Ausgangstext –
„Riskantes Spiel“
Unmittelbar vor dem für Montag erwarteten Erreichen der gesetzlich festgelegten Schuldenobergrenze hat sich US-Präsident Barack Obama am Sonntag mit deutlichen Worten an den US-Kongress gewandt: Sollte dieser die Aufnahme zusätzlicher Gelder weiter blockieren, drohe den USA ein Kollaps des gesamten Finanzsystems.
Dieser Artikel ist älter als ein Jahr.
Wie Obama in einer vom TV-Sender CBS ausgestrahlten Ansprache weiter betonte, könnten die Folgen schlimmer sein als bei der gerade überwundenen Wirtschaftskrise. Den USA könnte die schlimmste Rezession ihrer Geschichte drohen, so Obama laut dem Wirtschaftsportal Bloomberg.
1917 eingeführt
Die gesetzliche Schuldenobergrenze wurde 1917 eingeführt, um der US-Regierung mehr finanziellen Spielraum zu verschaffen. Bis dahin musste der Kongress jeder einzelnen Ausgabe von Staatsanleihen zustimmen. Zuletzt wurde die Schwelle Anfang 2010 auf 14,29 Billionen Dollar erhöht.
Die USA kämpfen derzeit gegen den höchsten Schuldenberg ihrer Geschichte. Dieser könnte zu Wochenbeginn die erst im Vorjahr auf 14,3 Billionen Dollar (rund zehn Billionen Euro) erhöhte gesetzlich festgelegte Obergrenze überschreiten. Danach darf die US-Regierung keine neuen Schulden mehr aufnehmen. Allerdings kann das Finanzministerium noch bis zum 2. August mit Sondermaßnahmen dafür sorgen, dass der Staat seine Rechnungen begleichen kann.
Sollte der Kongress bis dahin keine Erhöhung der Schuldengrenze verabschieden, wäre eine Zahlungsunfähigkeit der USA die Folge. Die Ratingagentur Standard & Poor’s droht dem Land wegen des festgefahrenen politischen Streits über die Haushaltspolitik bereits mit dem Entzug der Bonitätsbestnote „AAA“.
Auch Geithner schlägt Alarm
Auch Finanzminister Timothy Geithner warnte vor einer neuen Rezession und katastrophalen Folgen für die US-Wirtschaft. „Ein Versäumnis würde einen katastrophalen, weitreichenden Schaden für die Wirtschaft unserer Nation haben, das Wachstum erheblich reduzieren und die Arbeitslosigkeit erhöhen“, hieß es in einem Schreiben Geithners an den demokratischen Senator Michael Bennet.

Gegebene Angaben –

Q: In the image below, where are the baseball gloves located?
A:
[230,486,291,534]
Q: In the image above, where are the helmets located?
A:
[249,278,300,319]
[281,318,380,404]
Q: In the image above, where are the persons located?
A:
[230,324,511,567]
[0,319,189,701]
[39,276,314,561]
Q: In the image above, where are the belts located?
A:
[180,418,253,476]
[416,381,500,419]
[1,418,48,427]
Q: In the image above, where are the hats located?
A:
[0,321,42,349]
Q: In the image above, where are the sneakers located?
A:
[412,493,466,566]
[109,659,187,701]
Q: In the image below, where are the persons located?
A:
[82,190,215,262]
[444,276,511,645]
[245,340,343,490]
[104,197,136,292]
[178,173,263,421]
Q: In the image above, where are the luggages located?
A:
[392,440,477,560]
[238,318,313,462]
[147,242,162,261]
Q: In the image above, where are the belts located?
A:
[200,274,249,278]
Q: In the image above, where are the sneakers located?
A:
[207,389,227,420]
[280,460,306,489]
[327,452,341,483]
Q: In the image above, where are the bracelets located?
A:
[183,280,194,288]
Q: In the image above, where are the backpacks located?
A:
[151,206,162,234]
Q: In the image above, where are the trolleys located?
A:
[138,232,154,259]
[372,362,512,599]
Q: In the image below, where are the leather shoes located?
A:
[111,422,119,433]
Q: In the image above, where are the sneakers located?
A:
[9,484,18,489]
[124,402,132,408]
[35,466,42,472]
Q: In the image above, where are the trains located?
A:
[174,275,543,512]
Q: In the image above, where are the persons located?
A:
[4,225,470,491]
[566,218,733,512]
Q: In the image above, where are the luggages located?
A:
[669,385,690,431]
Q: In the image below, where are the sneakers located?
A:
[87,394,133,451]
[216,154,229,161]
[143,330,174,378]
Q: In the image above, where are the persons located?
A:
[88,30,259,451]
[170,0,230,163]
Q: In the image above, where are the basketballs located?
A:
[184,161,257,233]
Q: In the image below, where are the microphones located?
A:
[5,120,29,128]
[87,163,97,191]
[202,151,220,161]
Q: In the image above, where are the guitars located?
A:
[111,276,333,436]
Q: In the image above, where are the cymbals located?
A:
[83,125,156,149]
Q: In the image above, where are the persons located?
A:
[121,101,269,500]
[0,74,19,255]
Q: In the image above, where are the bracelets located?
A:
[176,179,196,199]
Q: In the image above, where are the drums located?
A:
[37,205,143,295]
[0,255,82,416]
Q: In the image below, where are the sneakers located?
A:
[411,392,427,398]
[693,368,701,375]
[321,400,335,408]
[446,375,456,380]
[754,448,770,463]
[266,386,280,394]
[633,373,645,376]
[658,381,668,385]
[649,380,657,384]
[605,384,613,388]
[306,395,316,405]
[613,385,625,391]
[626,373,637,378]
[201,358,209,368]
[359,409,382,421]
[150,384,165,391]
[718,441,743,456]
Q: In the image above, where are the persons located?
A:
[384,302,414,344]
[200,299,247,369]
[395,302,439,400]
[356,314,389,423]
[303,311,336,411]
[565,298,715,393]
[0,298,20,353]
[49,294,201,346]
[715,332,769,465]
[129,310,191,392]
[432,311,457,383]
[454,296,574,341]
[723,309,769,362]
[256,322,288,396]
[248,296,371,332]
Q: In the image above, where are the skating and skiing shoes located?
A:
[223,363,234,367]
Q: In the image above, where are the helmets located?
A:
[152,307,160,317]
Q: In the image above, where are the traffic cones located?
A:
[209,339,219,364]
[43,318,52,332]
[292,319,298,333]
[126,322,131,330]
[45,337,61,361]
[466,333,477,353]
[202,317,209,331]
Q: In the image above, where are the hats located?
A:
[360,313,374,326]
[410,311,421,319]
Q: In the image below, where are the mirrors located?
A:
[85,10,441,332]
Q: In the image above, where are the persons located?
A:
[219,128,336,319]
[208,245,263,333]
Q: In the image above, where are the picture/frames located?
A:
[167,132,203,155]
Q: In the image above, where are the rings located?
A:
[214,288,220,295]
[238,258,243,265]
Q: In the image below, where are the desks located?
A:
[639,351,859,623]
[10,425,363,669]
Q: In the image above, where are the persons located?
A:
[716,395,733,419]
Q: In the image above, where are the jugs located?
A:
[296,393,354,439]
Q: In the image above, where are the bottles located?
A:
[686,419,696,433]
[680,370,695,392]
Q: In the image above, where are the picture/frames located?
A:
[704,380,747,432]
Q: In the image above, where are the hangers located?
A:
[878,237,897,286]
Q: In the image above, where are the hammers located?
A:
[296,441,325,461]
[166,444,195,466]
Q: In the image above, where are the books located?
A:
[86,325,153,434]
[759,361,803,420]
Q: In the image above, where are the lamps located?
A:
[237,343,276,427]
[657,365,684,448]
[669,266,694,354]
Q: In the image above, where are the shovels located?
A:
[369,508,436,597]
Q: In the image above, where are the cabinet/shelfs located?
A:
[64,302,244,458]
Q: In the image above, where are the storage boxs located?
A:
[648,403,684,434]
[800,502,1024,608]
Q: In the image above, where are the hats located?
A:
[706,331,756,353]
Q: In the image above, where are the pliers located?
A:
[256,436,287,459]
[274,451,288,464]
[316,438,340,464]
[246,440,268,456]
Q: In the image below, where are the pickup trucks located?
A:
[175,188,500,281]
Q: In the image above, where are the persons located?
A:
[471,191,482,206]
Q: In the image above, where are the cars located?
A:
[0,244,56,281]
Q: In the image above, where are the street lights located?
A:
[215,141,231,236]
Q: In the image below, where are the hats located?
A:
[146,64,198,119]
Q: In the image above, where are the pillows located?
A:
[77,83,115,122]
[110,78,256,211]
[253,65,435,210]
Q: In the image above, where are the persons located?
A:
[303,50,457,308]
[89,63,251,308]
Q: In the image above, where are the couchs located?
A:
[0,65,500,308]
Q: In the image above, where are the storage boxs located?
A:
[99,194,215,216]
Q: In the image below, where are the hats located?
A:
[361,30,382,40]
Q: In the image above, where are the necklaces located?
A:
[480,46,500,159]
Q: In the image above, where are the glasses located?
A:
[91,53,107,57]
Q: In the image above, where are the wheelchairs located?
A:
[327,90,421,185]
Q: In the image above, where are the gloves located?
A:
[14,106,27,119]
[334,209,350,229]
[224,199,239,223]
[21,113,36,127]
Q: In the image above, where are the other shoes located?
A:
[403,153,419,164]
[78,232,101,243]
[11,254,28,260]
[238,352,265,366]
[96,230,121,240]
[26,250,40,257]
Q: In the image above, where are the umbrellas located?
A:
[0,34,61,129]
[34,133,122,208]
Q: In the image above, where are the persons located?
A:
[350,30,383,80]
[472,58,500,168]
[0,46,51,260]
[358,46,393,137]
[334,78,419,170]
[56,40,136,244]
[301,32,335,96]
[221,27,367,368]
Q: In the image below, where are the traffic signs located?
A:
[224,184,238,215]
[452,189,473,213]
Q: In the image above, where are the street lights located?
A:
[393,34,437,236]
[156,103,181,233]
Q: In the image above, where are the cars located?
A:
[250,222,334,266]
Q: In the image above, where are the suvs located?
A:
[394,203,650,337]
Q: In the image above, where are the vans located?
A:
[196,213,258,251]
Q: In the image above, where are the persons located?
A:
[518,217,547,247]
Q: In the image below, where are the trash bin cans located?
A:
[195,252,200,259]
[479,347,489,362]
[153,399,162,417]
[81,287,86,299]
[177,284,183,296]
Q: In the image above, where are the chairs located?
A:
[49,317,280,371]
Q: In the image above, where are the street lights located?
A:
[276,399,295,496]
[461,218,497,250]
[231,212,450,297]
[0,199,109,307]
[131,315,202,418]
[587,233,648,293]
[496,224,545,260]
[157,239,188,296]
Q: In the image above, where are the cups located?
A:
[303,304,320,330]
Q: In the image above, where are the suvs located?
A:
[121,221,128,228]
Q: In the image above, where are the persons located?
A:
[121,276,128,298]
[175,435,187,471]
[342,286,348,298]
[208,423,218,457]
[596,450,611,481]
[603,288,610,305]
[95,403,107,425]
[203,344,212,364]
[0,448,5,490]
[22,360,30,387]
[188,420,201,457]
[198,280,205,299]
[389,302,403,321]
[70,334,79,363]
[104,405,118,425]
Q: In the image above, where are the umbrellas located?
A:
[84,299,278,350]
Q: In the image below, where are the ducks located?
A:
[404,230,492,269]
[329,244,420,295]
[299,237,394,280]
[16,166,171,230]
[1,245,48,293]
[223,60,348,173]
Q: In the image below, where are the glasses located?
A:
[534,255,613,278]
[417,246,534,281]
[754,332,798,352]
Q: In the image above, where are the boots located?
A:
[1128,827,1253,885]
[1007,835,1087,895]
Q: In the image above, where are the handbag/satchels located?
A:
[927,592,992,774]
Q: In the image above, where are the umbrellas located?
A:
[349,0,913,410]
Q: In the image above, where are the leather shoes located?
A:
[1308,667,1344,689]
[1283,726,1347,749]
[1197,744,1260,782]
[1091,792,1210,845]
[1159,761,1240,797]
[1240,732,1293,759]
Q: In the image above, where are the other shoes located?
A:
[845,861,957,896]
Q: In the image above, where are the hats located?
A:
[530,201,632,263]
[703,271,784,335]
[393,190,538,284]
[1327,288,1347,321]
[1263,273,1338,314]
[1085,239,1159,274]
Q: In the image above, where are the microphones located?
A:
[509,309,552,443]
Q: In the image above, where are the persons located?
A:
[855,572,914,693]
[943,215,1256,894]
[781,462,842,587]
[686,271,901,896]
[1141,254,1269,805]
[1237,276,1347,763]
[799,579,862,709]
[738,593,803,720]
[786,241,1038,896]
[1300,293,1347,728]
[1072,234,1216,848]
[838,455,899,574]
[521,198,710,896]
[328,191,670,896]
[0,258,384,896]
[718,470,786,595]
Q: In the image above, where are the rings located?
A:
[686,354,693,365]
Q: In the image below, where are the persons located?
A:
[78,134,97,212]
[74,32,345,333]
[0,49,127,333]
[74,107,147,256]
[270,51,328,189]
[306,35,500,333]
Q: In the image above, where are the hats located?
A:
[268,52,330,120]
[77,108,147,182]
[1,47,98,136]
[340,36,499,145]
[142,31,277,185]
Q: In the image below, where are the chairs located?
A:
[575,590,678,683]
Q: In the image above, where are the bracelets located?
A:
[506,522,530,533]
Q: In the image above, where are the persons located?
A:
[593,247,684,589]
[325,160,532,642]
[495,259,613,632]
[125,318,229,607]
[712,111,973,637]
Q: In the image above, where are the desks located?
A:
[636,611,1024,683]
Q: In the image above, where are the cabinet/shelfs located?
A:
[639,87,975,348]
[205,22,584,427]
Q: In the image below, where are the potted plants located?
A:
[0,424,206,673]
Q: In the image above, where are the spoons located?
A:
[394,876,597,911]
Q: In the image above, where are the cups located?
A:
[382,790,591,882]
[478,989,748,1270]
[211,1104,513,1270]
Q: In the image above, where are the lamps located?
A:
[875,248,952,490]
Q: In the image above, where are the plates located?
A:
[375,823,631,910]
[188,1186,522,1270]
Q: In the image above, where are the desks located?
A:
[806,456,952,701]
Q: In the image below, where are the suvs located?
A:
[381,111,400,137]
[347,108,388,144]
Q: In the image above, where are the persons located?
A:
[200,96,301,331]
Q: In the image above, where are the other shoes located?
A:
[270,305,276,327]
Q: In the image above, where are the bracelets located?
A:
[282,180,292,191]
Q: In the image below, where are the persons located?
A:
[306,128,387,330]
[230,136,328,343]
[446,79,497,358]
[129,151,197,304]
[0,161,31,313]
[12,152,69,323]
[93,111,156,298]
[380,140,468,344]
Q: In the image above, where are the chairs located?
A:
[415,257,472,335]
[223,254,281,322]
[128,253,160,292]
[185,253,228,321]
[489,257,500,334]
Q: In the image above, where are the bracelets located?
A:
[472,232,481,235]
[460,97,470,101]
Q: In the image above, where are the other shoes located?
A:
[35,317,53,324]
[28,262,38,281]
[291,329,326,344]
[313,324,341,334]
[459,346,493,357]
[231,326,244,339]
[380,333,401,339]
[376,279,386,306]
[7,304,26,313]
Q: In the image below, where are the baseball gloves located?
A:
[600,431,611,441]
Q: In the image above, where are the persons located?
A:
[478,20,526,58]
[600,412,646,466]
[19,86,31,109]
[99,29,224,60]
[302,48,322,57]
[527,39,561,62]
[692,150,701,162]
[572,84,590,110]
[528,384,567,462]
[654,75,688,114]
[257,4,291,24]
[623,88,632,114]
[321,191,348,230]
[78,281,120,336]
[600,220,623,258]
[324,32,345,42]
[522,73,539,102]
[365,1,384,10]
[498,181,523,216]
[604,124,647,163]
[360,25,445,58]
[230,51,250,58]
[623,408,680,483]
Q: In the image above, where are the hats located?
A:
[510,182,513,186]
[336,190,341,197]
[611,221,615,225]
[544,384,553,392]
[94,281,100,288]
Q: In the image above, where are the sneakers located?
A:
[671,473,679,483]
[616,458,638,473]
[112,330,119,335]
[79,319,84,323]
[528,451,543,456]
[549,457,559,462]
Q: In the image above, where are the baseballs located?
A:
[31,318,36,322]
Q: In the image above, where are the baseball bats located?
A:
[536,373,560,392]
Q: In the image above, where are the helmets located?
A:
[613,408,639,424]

Aufgaben –
1. Bis zu welchem Tag kann das Finanzministerium laut dem Ausgangstext mit Sondermaßnahmen dafür sorgen, dass der Staat seine Rechnungen begleichen kann?
2. Führe den Ausgangstext zur US-Schuldenobergrenze nach seinem letzten Satz weiter.
Die Einträge kommen aus einer anderen Quelle als der Ausgangstext.

Lösungen –
1. Bis zum 2. August.

2.
Ordnungsruf von Bernanke
Mit einem scharfen Ordnungsruf versuchte zuletzt auch der oberste Notenbanker der USA, Ben Bernanke, den Kongress zur Raison zu bringen: Sollten die Abgeordneten im US-Kongress ihr „riskantes Spiel“ nicht beenden, drohe im schlimmsten Fall eine Finanzkrise wie nach der Pleite der Investmentbank Lehman Brothers im September 2008.
Über die Erhöhung der Schuldengrenze toben bereits seit Monaten heftige Debatten zwischen Obamas Demokraten und den Republikanern. Im Prinzip stimmen die Republikaner mit Obama darin überein, dass die Schuldengrenze erhöht werden muss - allerdings machen sie weitere Schritte zur Schuldenkontrolle und tiefgreifende Ausgabenkürzungen zur Bedingung für ihre Zustimmung.
Im April verabschiedete der Kongress erst mit mehrmonatiger Verspätung das Budget für 2011 und wendete in letzter Minute einen Haushaltsnotstand ab. Obama hat das Ziel ausgegeben, den Schuldenberg in den kommenden zwölf Jahren um vier Billionen Dollar zu reduzieren - was den Republikanern nicht weit genug geht.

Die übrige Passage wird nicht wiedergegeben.